According to Bryan Harris of Dimensional Fund Advisors, the MSCI Europe (stock) Index returned 6.84% in euros but -6.18% in dollars in 2014. The difference was due to the decline in the value of the euro relative to the dollar in 2014. In other words, U.S. investors who invested in the European Stock Index had a negative return (in dollar terms) even though the European Stock Index had nearly a 7% return for the year. The return difference (in dollar terms) for U.S. investors is known as currency risk.
Should U.S. investors avoid currency risk altogether and just invest in the S&P 500? Only if they are willing to accept LOWER long-term expected returns. For the period from January 1, 1970 through December 31, 2013, the S&P 500 returned an annualized return of 10.4%. That's not bad until you compare that to a globally diversified portfolio that returned an annualized 12.8% over the same period—that is after deducting a 0.9% annual management fee from the return.
How can U.S. investors reduce currency risk? By hedging the value of the international currencies against the dollar. The tools to do this are beyond the scope of this discussion but does currency hedging pay off for investors? A recent paper by Vanguard explores this question.
The paper outlines (and analyzes) the key factors for those considering currency hedging.
The expected return on a hedged portfolio is lower than the expected return for the unhedged portfolio. Currency hedging is not free!
As the return volatility of the asset class increases (and exceeds currency volatility) the benefits of currency hedging decrease. For example, bond returns are typically much less volatile than stock returns. Currency hedging for international bond investors is more beneficial than for international stock investors.

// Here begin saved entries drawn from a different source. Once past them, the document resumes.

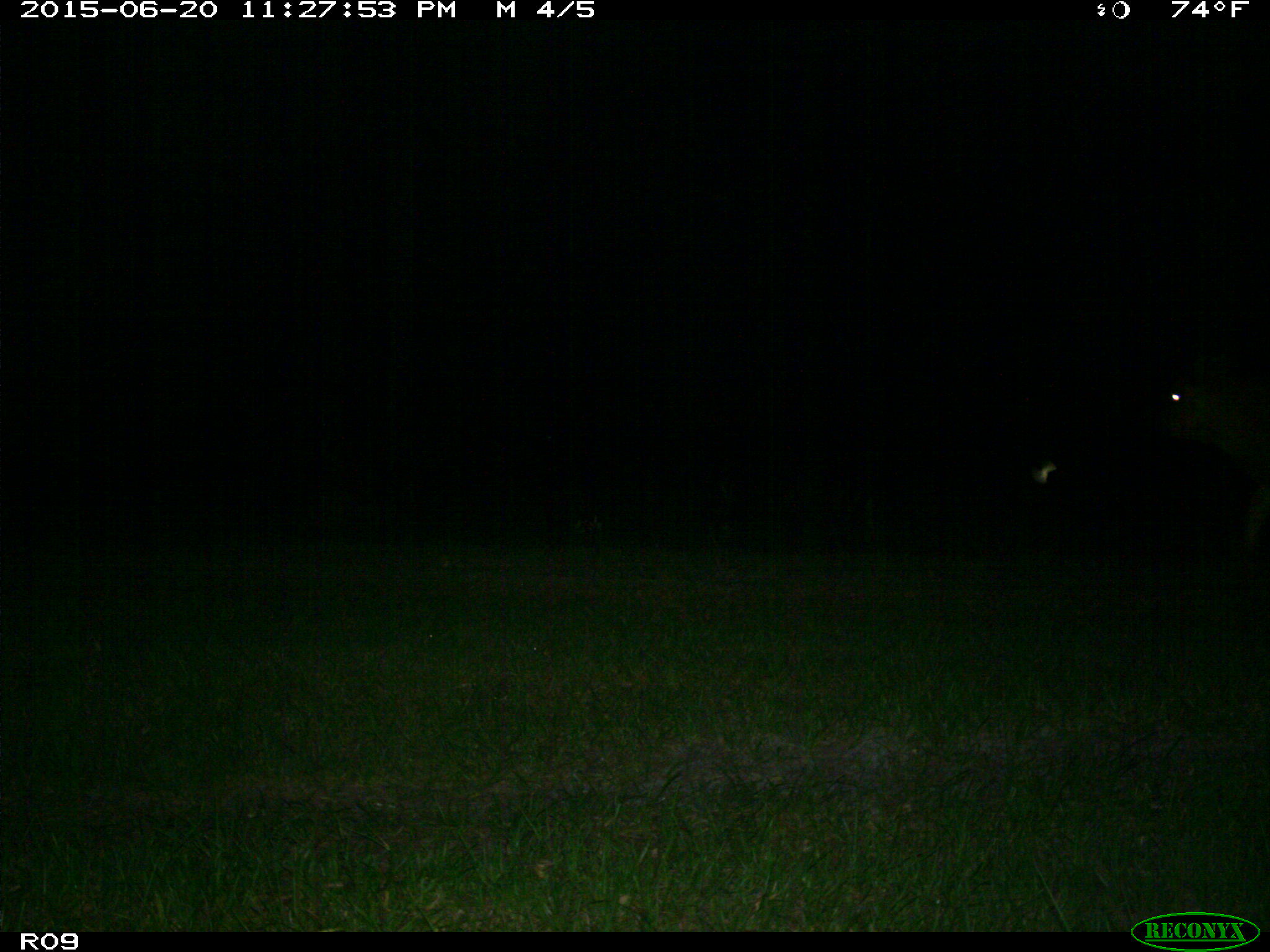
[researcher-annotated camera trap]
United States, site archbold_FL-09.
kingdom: Animalia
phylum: Chordata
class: Mammalia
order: Artiodactyla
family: Bovidae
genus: Bos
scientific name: Bos taurus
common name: domestic cow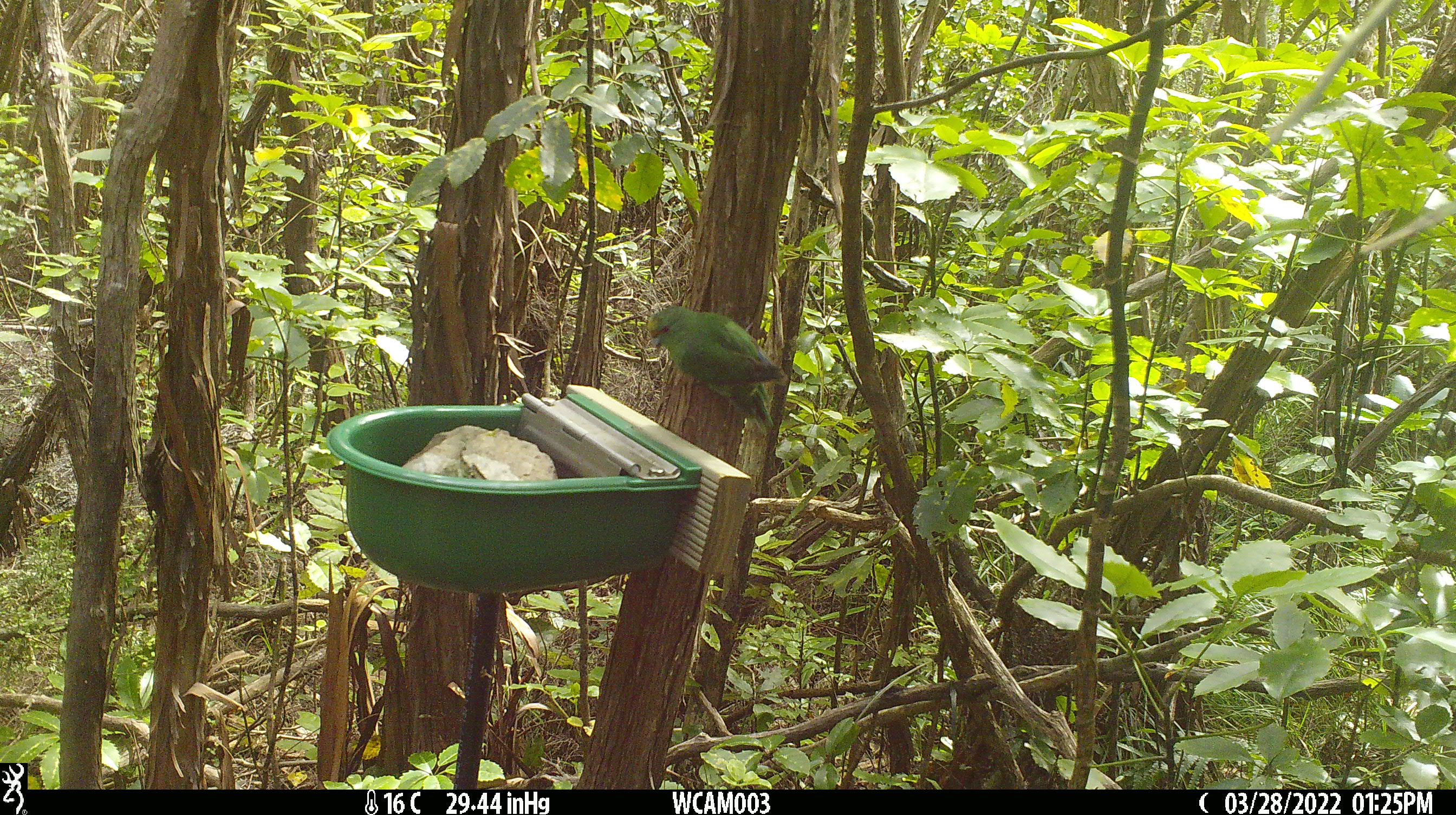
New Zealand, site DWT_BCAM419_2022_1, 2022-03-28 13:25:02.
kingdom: Animalia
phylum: Chordata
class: Aves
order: Psittaciformes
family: Psittaculidae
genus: Cyanoramphus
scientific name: Cyanoramphus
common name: parakeet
Parakeet (Cyanoramphus).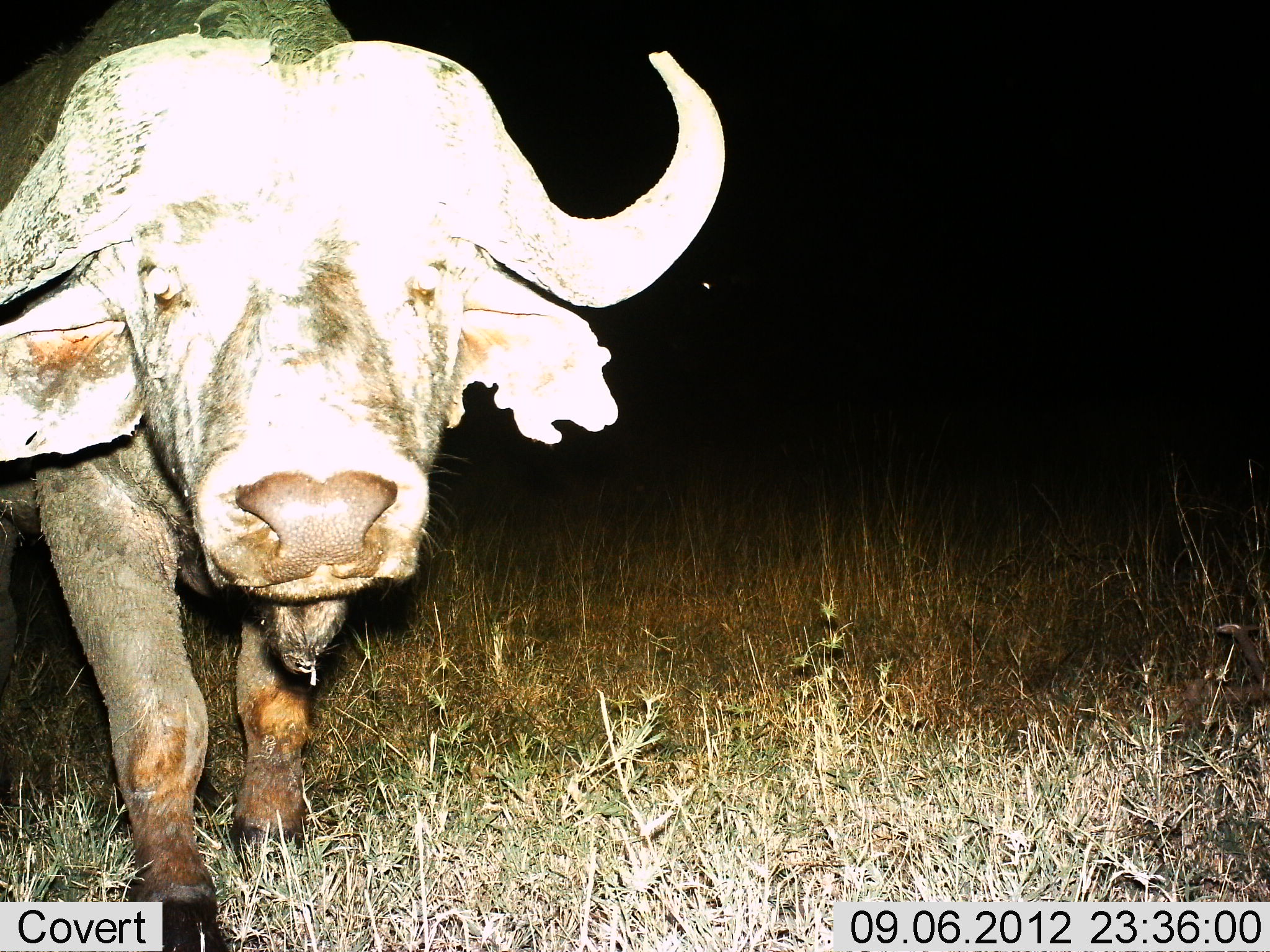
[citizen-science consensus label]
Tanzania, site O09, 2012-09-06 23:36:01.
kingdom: Animalia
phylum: Chordata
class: Mammalia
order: Artiodactyla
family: Bovidae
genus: Syncerus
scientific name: Syncerus caffer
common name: cape buffalo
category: buffalo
Buffalo (cape buffalo) (Syncerus caffer), count 1. Behavior (volunteer vote fractions): standing 60%, resting 0%, moving 40%, interacting 0%. Young present (vote fraction): 0%. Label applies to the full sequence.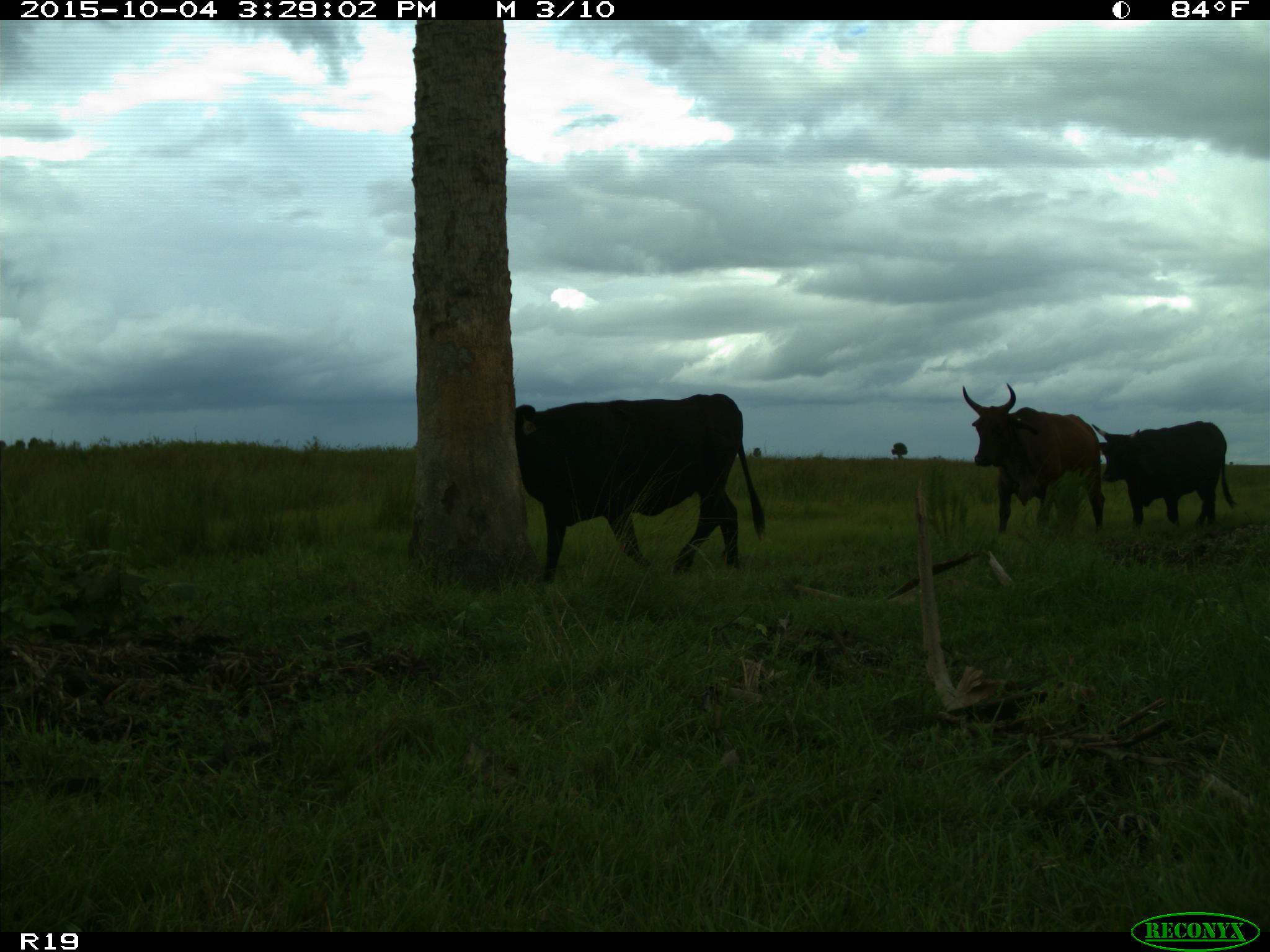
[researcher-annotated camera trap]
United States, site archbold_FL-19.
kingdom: Animalia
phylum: Chordata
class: Mammalia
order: Artiodactyla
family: Bovidae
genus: Bos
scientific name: Bos taurus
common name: domestic cow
Bos taurus (domestic cow).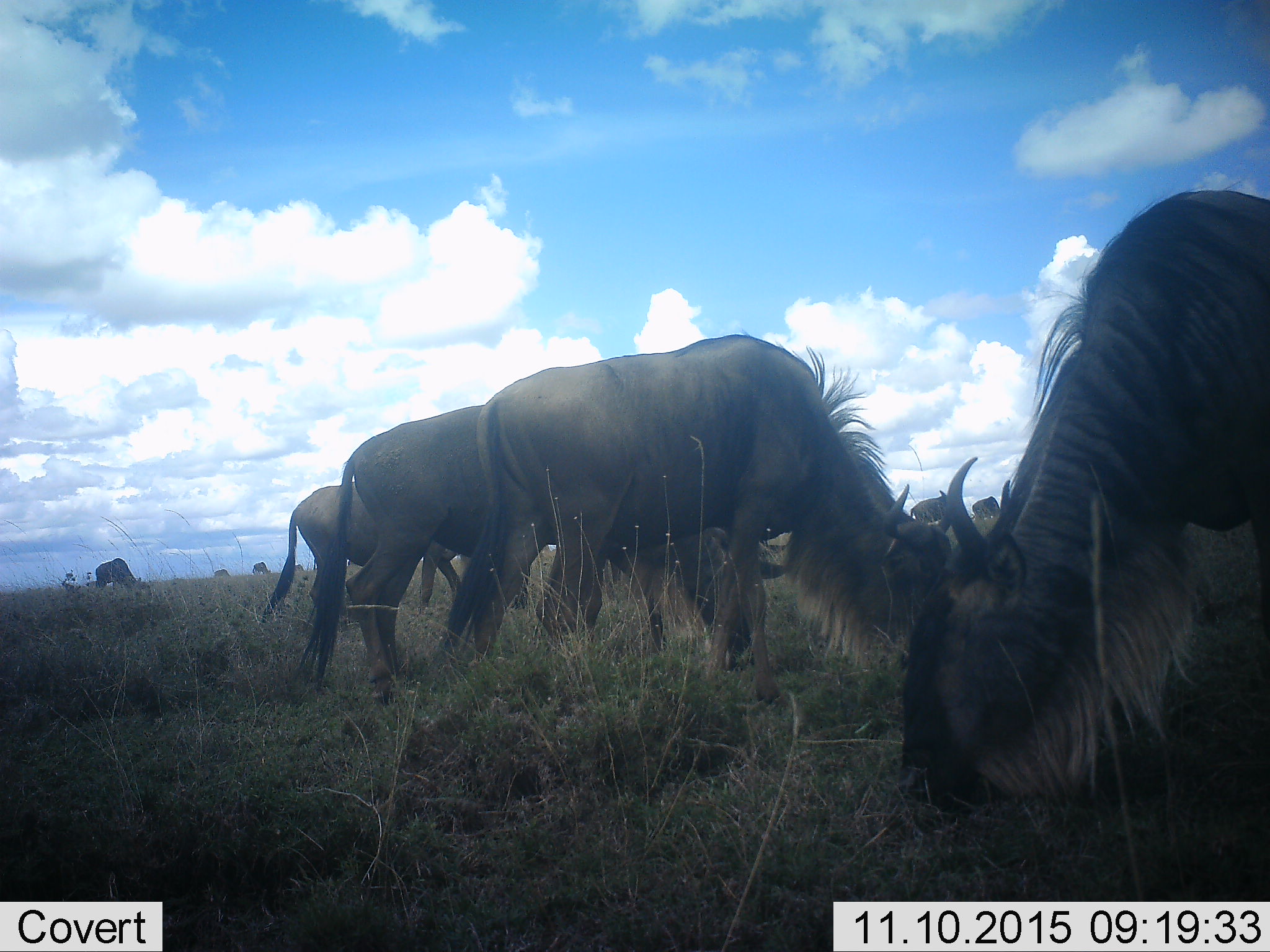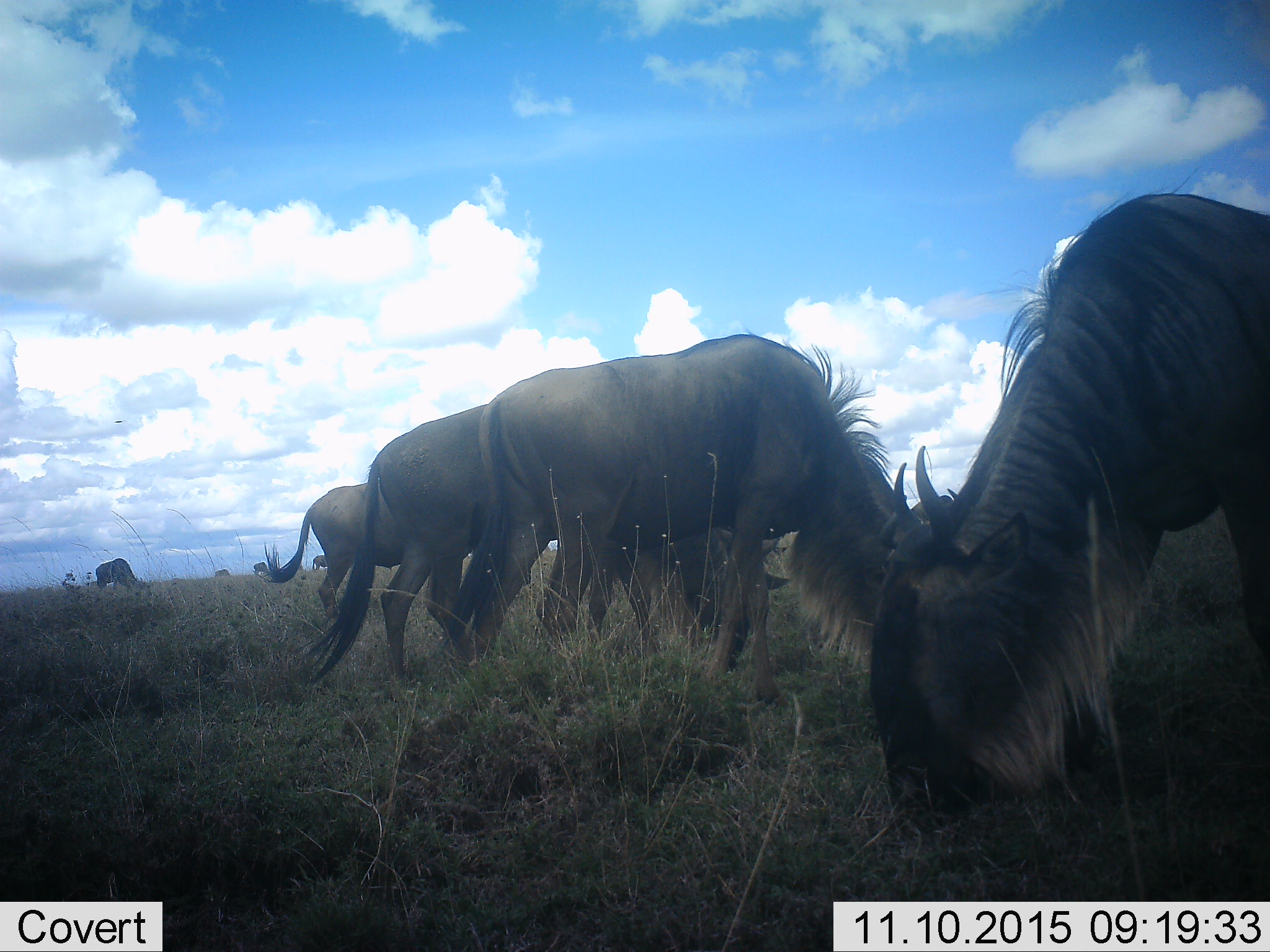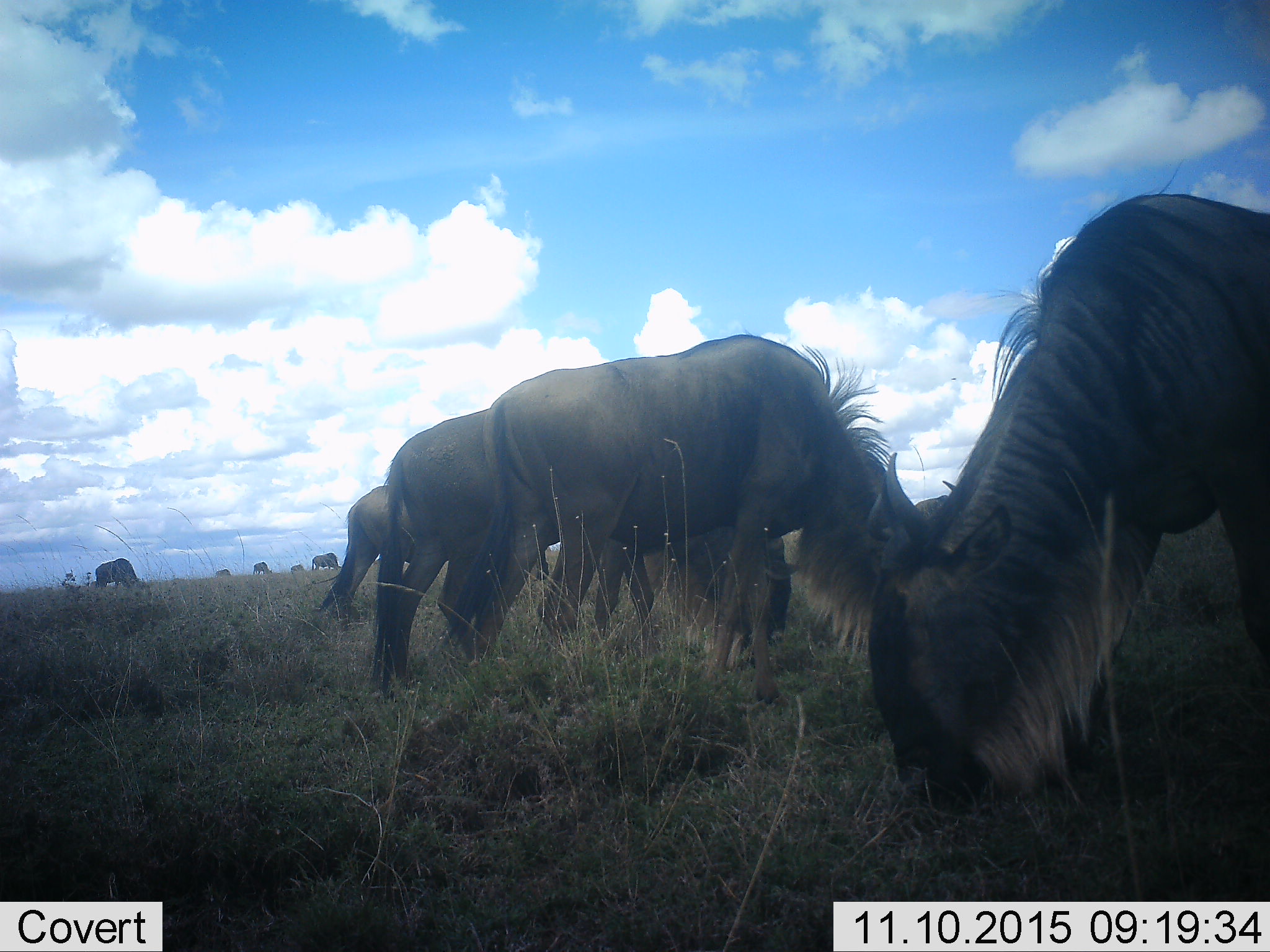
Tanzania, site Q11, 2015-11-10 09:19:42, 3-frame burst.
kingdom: Animalia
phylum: Chordata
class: Mammalia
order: Artiodactyla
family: Bovidae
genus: Connochaetes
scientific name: Connochaetes taurinus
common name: blue wildebeest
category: wildebeest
Wildebeest (blue wildebeest) (Connochaetes taurinus), count 9. Behavior (volunteer vote fractions): standing 38%, resting 0%, moving 25%, interacting 0%. Young present (vote fraction): 0%. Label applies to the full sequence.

Investors with a global stock portfolio allocated along the lines of the global stock markets hold about 50% of their stocks in the U.S. That leaves only half of their stock portfolio exposed to currency risk. Limiting bond holdings to high-quality U.S. bonds eliminates fixed income currency risk. So, an investor with a 25% U.S stock/25% international stock/50% U.S. bond portfolio, only exposes 25% of the total portfolio to currency risk.
A solid case can be made for using a currency hedge for an international bond portfolio. It is more difficult to make the case for adding the cost of currency hedging to an international stock portfolio.